● **Task directions**: Please extract every line of the listing below that holds the word "seem", and copy each one in full.

● **Scene question listing**:
··········

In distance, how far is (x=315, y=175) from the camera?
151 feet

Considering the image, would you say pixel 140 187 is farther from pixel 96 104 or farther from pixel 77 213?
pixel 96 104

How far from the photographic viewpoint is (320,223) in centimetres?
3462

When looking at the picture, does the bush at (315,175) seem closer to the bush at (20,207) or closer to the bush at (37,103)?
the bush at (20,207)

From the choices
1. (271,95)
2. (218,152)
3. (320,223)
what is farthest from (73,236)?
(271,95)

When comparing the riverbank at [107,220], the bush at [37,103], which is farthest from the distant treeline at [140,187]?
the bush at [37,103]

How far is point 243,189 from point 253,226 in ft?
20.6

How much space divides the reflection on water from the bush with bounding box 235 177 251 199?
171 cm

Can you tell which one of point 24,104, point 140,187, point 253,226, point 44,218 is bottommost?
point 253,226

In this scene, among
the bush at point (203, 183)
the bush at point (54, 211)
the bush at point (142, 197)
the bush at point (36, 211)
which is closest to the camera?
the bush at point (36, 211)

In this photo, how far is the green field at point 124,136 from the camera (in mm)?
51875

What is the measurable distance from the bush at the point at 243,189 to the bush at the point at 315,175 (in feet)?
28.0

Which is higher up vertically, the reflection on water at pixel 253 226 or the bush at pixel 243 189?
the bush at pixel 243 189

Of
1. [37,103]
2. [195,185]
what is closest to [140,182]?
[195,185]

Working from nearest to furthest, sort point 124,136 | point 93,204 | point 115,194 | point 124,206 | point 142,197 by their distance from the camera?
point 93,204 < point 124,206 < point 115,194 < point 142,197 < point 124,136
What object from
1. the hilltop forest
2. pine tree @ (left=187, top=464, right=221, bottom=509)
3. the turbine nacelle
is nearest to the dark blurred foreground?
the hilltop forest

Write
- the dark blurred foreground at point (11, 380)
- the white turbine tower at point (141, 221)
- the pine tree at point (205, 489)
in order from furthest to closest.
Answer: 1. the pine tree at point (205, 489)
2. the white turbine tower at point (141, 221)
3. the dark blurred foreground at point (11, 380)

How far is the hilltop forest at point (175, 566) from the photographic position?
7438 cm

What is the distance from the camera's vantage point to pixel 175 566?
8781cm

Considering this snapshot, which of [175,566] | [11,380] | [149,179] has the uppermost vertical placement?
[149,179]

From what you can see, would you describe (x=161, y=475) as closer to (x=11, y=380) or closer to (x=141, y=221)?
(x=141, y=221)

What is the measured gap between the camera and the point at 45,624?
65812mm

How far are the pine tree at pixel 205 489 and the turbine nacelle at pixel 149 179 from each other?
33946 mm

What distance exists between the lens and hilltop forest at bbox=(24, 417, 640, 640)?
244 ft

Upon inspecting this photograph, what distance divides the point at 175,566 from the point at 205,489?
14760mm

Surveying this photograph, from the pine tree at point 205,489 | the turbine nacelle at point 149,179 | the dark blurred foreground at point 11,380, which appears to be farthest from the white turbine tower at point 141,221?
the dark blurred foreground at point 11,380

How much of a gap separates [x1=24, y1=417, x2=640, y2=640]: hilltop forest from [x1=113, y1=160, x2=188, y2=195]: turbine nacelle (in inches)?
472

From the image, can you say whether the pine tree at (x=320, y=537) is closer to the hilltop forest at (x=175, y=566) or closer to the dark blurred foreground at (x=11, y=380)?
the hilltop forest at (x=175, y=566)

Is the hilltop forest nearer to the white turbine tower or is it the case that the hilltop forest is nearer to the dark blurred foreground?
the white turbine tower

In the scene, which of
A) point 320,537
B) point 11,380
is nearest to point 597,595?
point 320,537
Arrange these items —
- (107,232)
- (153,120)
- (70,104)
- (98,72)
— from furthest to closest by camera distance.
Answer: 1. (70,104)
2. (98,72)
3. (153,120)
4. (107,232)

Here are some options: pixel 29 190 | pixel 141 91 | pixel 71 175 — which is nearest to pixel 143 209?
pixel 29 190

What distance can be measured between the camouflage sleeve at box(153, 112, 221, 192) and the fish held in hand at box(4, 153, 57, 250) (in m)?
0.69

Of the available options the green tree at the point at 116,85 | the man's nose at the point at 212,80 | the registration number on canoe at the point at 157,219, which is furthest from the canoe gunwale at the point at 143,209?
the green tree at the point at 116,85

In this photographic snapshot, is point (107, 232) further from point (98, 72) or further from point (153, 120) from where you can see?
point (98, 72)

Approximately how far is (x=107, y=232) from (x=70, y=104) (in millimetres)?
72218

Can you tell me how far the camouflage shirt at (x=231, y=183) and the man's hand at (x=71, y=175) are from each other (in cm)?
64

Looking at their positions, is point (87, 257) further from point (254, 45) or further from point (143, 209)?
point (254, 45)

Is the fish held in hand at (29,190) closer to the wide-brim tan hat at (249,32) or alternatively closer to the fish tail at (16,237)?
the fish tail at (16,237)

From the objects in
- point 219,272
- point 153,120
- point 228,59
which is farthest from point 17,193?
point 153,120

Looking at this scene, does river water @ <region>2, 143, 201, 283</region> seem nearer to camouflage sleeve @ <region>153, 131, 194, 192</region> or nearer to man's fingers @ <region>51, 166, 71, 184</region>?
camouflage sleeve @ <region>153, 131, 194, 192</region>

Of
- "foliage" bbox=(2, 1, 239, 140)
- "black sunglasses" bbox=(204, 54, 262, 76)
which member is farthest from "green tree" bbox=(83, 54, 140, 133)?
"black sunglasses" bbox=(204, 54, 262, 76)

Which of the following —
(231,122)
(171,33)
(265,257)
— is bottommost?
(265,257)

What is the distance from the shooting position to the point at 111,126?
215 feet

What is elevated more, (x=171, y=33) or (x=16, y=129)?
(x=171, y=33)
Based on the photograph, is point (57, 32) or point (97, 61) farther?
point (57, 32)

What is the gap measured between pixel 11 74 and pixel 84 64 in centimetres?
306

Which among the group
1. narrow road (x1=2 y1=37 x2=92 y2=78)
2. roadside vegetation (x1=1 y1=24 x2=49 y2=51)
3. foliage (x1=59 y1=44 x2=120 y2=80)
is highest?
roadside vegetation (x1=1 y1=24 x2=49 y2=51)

··········

● **Task solution**:
When looking at the picture, does the bush at (315,175) seem closer to the bush at (20,207) or closer to the bush at (37,103)?
Looking at this scene, does river water @ <region>2, 143, 201, 283</region> seem nearer to camouflage sleeve @ <region>153, 131, 194, 192</region> or nearer to man's fingers @ <region>51, 166, 71, 184</region>?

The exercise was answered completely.